Corn futures are called 3 to 4 cents lower. Overnight trade was 3 to 3 3/4 cents lower. Weakness in outside markets could weigh on prices at the open as Dow Jones futures and crude oil were lower overnight. However, losses will be limited and futures could turn higher on further weakness in the dollar and rain in the eastern Corn Belt that will further delay the last leg of planting. The rain could force some farmers to switch acreage intended for corn to soybeans.

Soybean futures are called 5 to 7 cents lower. Overnight trade was 4 3/4 to 7 3/4 cents lower. Some further profit-taking is expected this morning as the stock market is expected to open lower and crude oil fell overnight. However, old-crop fundamentals remain bullish with expectations for USDA to further tighten its ending stocks projection next week. Exports are running ahead of pace to reach USDA's previous export forecast. For new-crop, more rain in the eastern Midwest could raise ideas of acreage intended for corn to switch to soybeans. On the other hand, delayed soybean planting will hurt yield potential.
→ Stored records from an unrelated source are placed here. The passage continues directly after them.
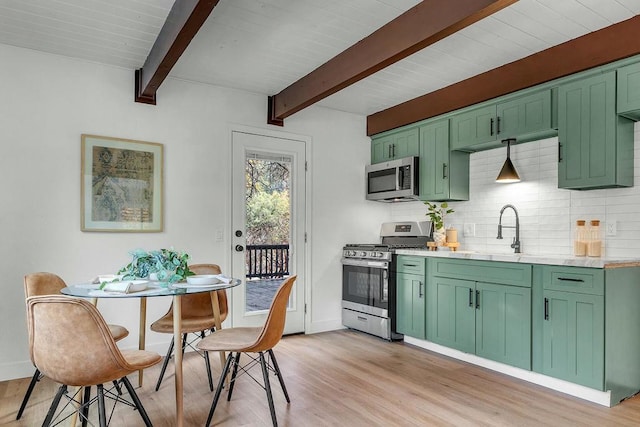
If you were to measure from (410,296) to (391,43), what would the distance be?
2.36 m

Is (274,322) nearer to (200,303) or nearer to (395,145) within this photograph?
(200,303)

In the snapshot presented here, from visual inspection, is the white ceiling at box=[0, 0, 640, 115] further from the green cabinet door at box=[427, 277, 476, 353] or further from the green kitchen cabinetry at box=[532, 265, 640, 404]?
the green cabinet door at box=[427, 277, 476, 353]

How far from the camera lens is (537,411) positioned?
2.66 metres

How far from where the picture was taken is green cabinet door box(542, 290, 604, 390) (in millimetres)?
2744

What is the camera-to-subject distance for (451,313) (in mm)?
3723

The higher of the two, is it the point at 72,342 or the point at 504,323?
the point at 72,342

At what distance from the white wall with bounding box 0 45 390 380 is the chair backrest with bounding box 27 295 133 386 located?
1615 mm

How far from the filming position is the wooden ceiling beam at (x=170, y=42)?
2.37 meters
Wheat futures are called 9 to 11 cents lower. Overnight CBOT trade was 7 to 11 3/4 cents lower and the KCBT was 8 to 11 1/4 cents lower. Spillover pressure from corn and soybeans along with sluggish export demand and large world wheat stocks will weigh on futures. However, production problems for the winter and spring wheat crops will provide underlying support. Early harvested wheat in the southern Plains has been mostly poor due to dryness during the growing season and the early April freeze. Spring wheat continues to be plagued by late planting and ideas that some acreage will be switched out of wheat.

Cattle futures are called steady to lower. Light cash trade developed in the North yesterday at $3-$4 lower than last week on a dressed basis. Boxed beef prices fell further with choice cutouts down 58 cents and select down 68 cents. Technical selling is also expected after futures fell below support levels. However, futures are technically oversold, which should lead to a bounce at some point.

Lean hog futures are called steady to lower. The cash market is working lower and pork cutouts fell another $1.18 on Tuesday. With packers having a difficult time moving pork, cash bids are expected to continue to weaken due to poor processing margins. However, the market is technically at oversold levels, which is expected to cause a short-covering bounce sometime soon.